== Extract ==
Flying to France was easy. The plane was on time. The customs were insignificant. We stayed in Paris for a few days to visit with friends. (We stayed in Montparnasse, at the Hotel Istria, a small funky place where Man Ray once lived. The Istria’s on the street where Jean Luc Goddard shot Breathless. It’s the neighborhood of Giacometti, Agnes Varda, Gertrude Stein and Samuel Beckett.)


The train to Marseilles takes a little over three hours, and goes through beautiful French countryside. As soon as we arrived at the station, we knew we’d love it there. What could be better than an extremely diverse city right on the Mediterranean Sea?

We stayed at the Bellevue, a perfect old hotel right on the port. On the hotel’s second floor is an old legendary bar, La Caravelle, with live jazz, fantastic drinks. And excellent food. We became regulars immediately.

== Excerpted data ==
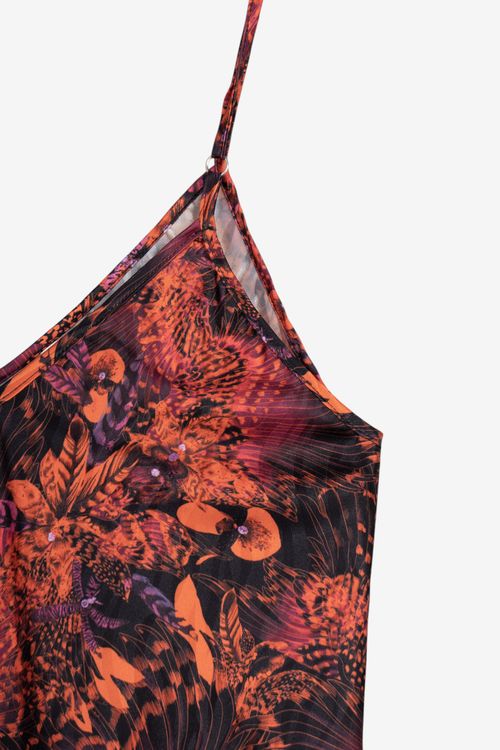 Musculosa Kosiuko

==

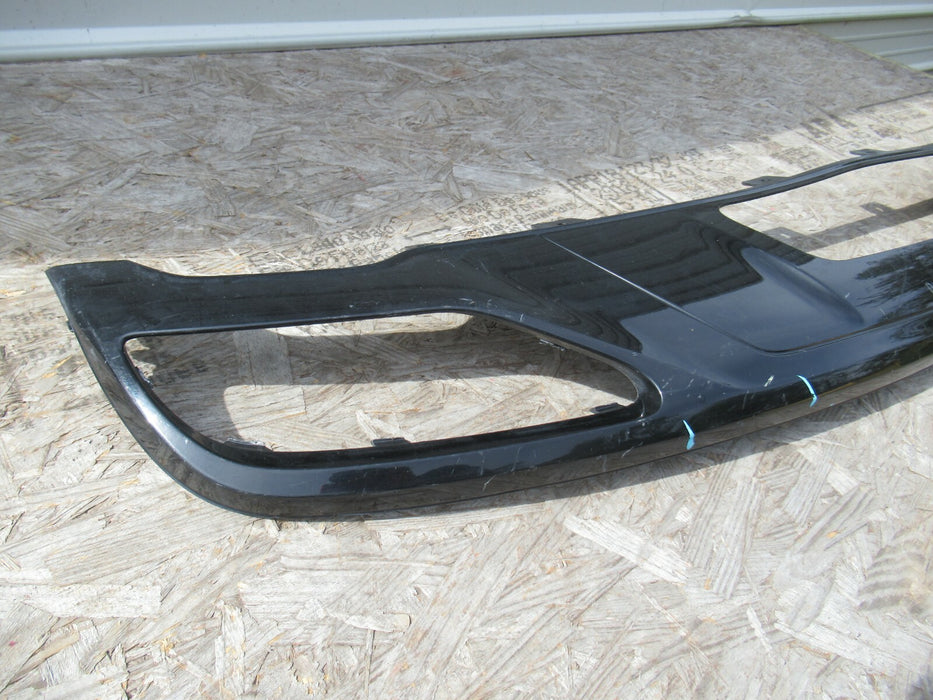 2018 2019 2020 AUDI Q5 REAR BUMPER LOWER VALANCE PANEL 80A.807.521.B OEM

== Exercises ==
1) Repeat the travel account word for word, starting at "The train to" and ending at "became regulars immediately.".
2) In the travel account, how long does the train to Marseilles take?

== Solutions in order ==
1)
The train to Marseilles takes a little over three hours, and goes through beautiful French countryside. As soon as we arrived at the station, we knew we’d love it there. What could be better than an extremely diverse city right on the Mediterranean Sea?

We stayed at the Bellevue, a perfect old hotel right on the port. On the hotel’s second floor is an old legendary bar, La Caravelle, with live jazz, fantastic drinks. And excellent food. We became regulars immediately.

2) A little over three hours.